Health care facility-based interventions are most effective when links to interventions in other settings are established:

  • Community-based settings (e.g., involve trained health care providers in efforts to educate policy- and decision-makers or to advocate for policy changes)
  • School-based settings (e.g., provide education and training to school nurses on current rates, risk factors, and treatment approaches for heart disease and stroke)
  • Worksite-based settings (e.g., make nutritious foods and facilities for physical activity available for employees in health care settings and enforce smoke-free workplace policies)
  • Faith-based settings (e.g., offer education and training to lay health workers in faith-based networks to increase community outreach and access to information about heart disease and stroke)
  • Home-based settings (e.g., encourage families to visit their health care provider regularly)
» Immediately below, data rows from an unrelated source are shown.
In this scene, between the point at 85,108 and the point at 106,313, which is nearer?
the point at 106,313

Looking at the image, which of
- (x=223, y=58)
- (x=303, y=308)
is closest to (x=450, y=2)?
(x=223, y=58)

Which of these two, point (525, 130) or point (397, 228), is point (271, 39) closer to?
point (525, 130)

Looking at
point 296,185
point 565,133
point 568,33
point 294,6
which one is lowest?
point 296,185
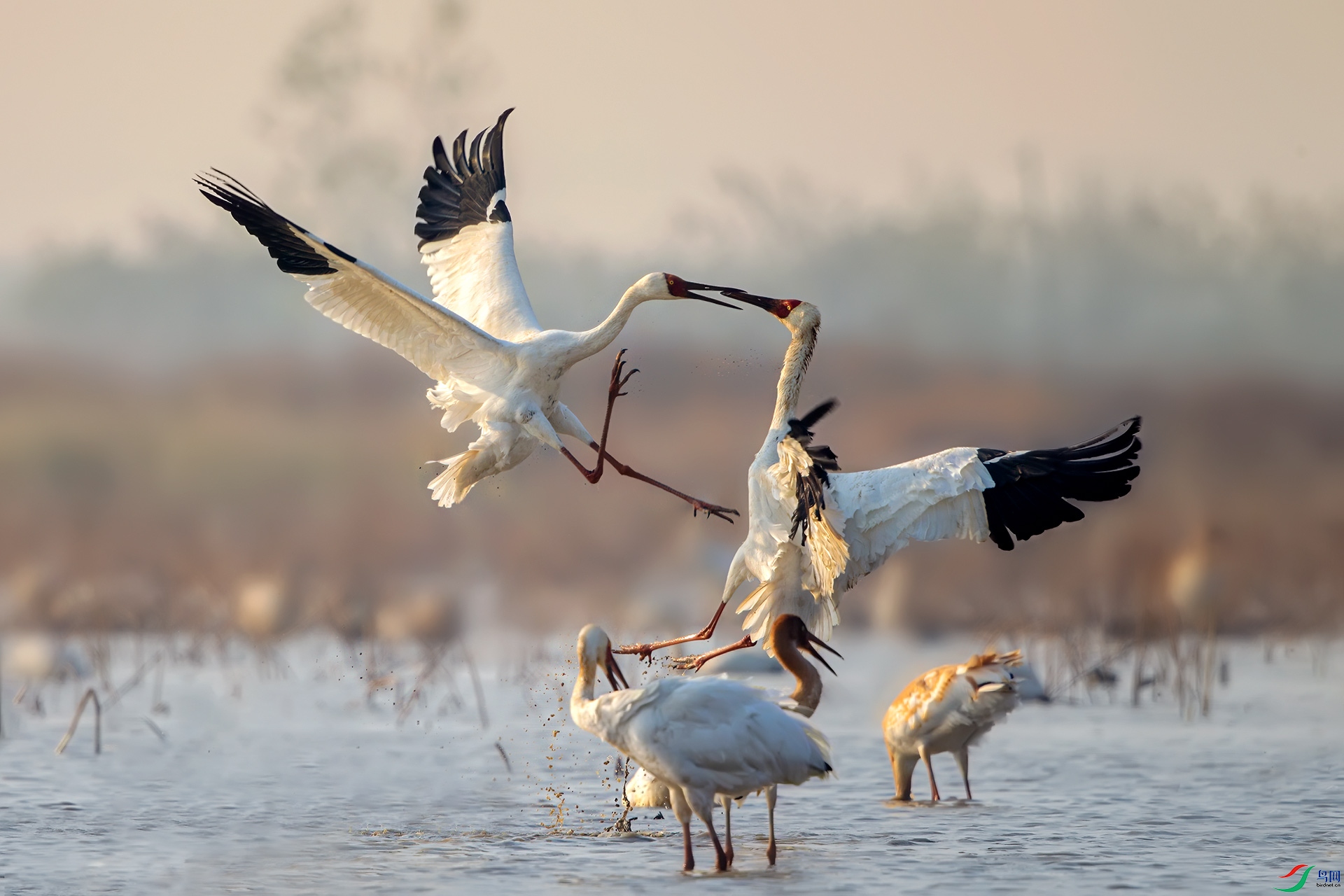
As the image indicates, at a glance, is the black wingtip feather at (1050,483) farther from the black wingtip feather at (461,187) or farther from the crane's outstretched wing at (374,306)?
the black wingtip feather at (461,187)

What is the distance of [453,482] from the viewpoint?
996 centimetres

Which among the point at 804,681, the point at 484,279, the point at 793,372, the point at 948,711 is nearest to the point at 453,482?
the point at 484,279

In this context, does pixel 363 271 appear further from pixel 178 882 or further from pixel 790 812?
pixel 790 812

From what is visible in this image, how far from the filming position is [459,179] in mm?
11789

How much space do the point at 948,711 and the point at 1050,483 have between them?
194 cm

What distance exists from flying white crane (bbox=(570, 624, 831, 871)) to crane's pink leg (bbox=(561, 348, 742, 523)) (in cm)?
194

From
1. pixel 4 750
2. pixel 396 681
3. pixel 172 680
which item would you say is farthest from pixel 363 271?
pixel 172 680

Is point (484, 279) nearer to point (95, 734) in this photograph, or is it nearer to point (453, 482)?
point (453, 482)

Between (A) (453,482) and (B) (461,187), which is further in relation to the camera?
(B) (461,187)

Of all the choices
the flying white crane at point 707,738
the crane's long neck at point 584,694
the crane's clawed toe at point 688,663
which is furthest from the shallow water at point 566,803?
the crane's clawed toe at point 688,663

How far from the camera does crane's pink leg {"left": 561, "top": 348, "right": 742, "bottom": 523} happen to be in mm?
9352

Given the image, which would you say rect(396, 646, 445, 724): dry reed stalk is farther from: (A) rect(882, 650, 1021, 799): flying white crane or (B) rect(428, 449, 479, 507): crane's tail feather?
(A) rect(882, 650, 1021, 799): flying white crane

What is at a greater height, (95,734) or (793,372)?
(793,372)

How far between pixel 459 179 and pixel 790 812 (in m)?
5.39
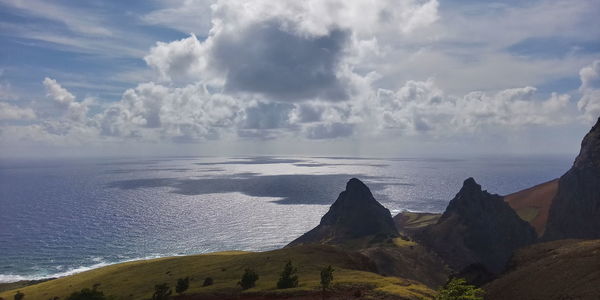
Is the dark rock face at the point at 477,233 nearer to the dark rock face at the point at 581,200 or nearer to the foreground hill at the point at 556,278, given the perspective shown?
the dark rock face at the point at 581,200

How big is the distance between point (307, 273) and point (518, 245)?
415 feet

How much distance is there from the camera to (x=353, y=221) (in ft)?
576

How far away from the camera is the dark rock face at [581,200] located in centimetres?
14025

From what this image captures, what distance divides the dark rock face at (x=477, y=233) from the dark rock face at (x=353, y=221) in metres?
18.7

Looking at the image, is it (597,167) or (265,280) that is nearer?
(265,280)

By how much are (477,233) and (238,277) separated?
124m

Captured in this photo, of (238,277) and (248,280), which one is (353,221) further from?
(248,280)

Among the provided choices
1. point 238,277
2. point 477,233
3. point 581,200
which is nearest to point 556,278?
point 238,277

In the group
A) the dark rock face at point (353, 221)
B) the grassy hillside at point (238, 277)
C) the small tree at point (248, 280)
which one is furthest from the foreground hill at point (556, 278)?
the dark rock face at point (353, 221)

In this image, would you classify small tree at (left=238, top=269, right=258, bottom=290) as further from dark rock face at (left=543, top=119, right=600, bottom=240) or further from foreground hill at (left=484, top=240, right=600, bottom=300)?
dark rock face at (left=543, top=119, right=600, bottom=240)

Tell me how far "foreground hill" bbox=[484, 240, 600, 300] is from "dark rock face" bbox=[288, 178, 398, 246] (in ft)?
333

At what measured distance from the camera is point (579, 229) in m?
143

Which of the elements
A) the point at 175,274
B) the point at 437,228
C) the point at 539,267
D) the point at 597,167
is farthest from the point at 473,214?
the point at 175,274

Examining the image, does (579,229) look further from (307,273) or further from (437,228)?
(307,273)
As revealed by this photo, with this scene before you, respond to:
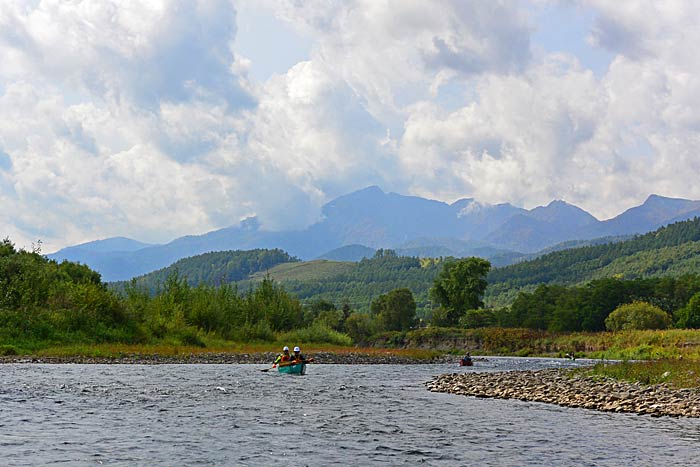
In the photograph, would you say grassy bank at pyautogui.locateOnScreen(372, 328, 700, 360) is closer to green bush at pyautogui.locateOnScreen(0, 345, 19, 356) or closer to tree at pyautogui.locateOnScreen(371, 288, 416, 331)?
tree at pyautogui.locateOnScreen(371, 288, 416, 331)

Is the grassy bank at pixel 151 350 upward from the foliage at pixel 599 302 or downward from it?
downward

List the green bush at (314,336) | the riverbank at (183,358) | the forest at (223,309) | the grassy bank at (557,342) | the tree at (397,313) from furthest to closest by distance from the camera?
1. the tree at (397,313)
2. the green bush at (314,336)
3. the grassy bank at (557,342)
4. the forest at (223,309)
5. the riverbank at (183,358)

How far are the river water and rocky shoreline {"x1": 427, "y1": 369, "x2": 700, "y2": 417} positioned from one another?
136 centimetres

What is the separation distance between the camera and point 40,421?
24.5 metres

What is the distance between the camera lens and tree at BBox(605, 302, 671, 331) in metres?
116

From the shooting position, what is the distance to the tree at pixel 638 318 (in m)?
116

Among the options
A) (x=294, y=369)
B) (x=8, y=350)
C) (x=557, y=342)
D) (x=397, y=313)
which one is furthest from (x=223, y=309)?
(x=397, y=313)

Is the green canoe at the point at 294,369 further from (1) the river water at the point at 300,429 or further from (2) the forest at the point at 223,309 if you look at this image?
(2) the forest at the point at 223,309

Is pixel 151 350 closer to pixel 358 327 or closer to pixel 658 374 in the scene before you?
pixel 658 374

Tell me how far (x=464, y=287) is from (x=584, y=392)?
12169 cm

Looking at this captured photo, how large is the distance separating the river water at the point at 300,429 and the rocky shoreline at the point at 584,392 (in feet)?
4.47

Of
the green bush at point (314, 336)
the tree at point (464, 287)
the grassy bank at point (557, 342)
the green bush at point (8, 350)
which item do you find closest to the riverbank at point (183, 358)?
the green bush at point (8, 350)

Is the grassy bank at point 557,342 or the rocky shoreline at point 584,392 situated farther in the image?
the grassy bank at point 557,342

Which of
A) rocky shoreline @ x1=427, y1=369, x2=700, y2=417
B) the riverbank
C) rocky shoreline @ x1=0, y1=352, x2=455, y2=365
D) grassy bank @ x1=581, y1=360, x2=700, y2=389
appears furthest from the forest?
grassy bank @ x1=581, y1=360, x2=700, y2=389
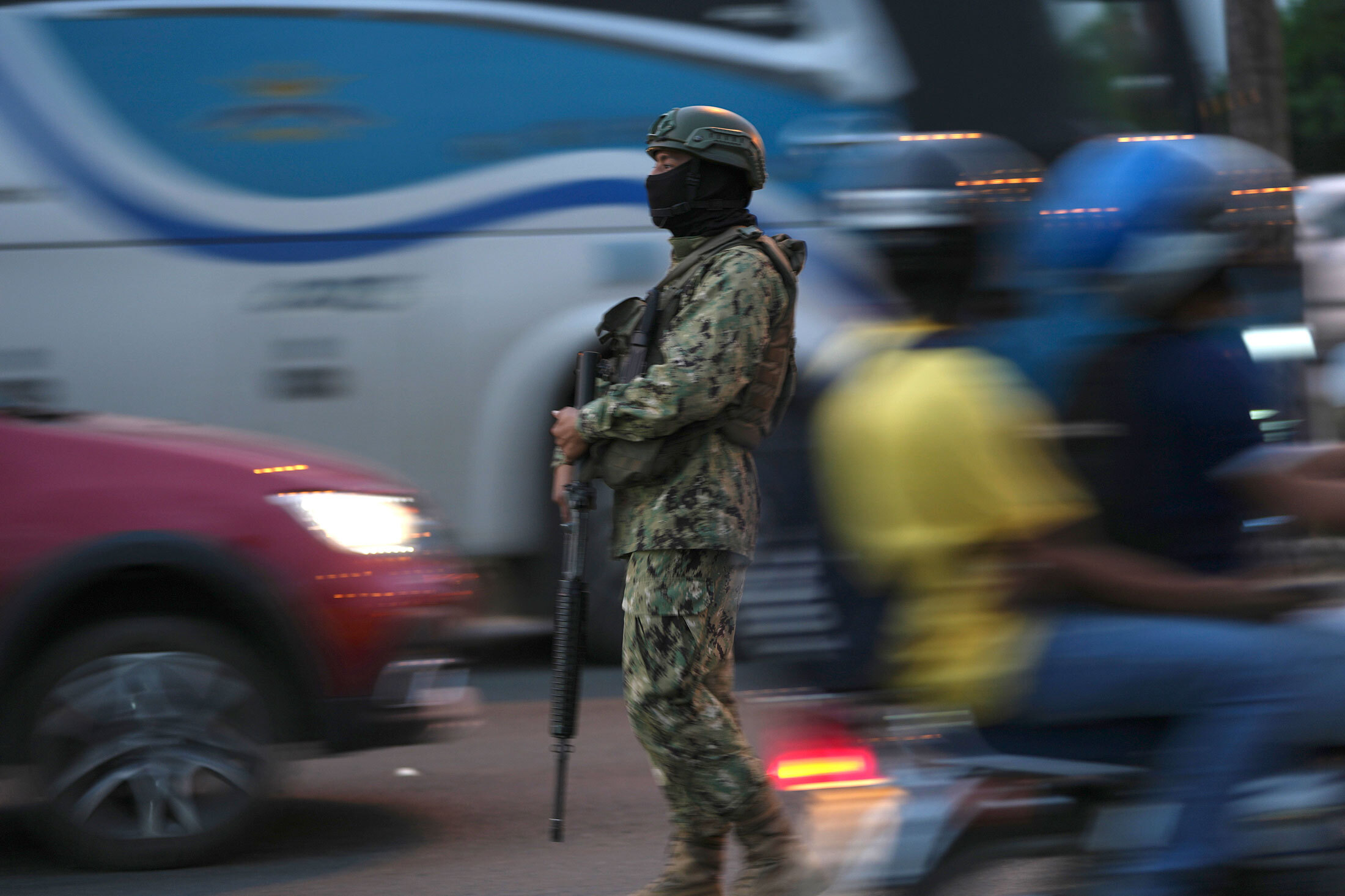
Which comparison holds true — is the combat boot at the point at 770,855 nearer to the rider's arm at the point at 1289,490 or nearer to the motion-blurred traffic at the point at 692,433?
the motion-blurred traffic at the point at 692,433

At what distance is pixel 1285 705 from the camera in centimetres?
233

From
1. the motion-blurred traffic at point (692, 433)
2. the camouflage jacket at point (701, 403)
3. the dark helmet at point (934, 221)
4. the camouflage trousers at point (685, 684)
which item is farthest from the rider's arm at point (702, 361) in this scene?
the dark helmet at point (934, 221)

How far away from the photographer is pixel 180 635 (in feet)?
13.9

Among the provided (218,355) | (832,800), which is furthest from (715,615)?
(218,355)

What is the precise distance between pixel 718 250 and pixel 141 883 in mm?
2259

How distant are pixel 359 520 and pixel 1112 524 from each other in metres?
2.50

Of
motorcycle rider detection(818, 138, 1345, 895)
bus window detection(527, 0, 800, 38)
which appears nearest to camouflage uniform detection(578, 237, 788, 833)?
motorcycle rider detection(818, 138, 1345, 895)

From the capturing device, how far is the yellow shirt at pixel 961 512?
243 centimetres

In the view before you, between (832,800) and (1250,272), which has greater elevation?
(1250,272)

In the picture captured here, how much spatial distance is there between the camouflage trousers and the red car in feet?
3.92

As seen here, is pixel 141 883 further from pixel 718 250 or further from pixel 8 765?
pixel 718 250

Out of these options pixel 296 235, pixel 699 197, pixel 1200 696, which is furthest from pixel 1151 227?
pixel 296 235

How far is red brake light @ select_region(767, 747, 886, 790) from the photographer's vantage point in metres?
2.54

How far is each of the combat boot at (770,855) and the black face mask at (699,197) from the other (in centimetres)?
124
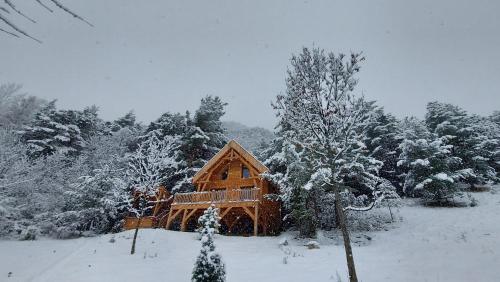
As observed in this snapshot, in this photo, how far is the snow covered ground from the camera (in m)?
12.2

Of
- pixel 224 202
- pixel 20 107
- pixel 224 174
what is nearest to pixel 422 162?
pixel 224 202

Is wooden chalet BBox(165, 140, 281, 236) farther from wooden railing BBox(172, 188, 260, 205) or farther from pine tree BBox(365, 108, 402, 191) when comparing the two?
pine tree BBox(365, 108, 402, 191)

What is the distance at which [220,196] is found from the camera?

Previous work in health care facility-based settings has found:

  • Visual media placed in health care facility-based settings may help remind individuals to ask their health care providers about heart disease and stroke or help providers remember to speak with individuals about heart disease and stroke concerns (e.g., high blood pressure, high cholesterol).
  • Health care facility-based settings (e.g., hospitals, pharmacies, dental clinics, WIC clinics, emergency rooms, residential care facilities, pediatrician clinics) are useful for heart disease and stroke education interventions because of the natural provider-patient exchange.
  • Health care facilities often provide direct access to the individuals with or at risk for heart disease and stroke.
  • Individuals experiencing heart disease and stroke may be more motivated to make changes to lifestyle behaviors while in the care of health care facilities.  It is important to capitalize on teachable moments.
  • Because organizations in health care facility-based settings assess and store information on individuals, they are well-suited for heart disease and stroke interventions because individual information is already collected and communication systems are already in place. These settings make it easier to distribute individually-tailored information to participants.
  • Health care providers typically provide primary care to patients with heart disease.  Implementing secondary prevention measures in primary care settings to a large number of individuals can be daunting. Nurse-run clinics within general practices are practical and effective ways to increase secondary prevention of heart disease and stroke.
  • Pharmacists see a wide range of patients and have access to their medication histories though computerized databases. They are in an excellent position to recognize patients at high risk for heart disease and stroke. In collaboration with health care providers, pharmacies can provide services to help improve risk management.
  • Primary care practices and health centers are considered by many to be authoritative sources of health care and advice.
  • Health care providers can be important sources of information, motivation and support.
  • Because heath care facilities may serve a wide audience, health care providers and educators should take care to provide culturally relevant information at appropriate literacy levels.
  • The provision of caregiver counseling and education can improve quality of life for both the caregiver and patient through enhancing problem solving and communication skills, affective involvement and family function.
  • The implementation and utilization of electronic medical record systems with risk management tools in health care based settings provide an opportunity to positively reinforce physician behavior and enhance quality of care.
  • Some of the challenges in the health care setting include the limited time health care providers may have to visit with individuals and the risk of information overload because of competing or related health priorities.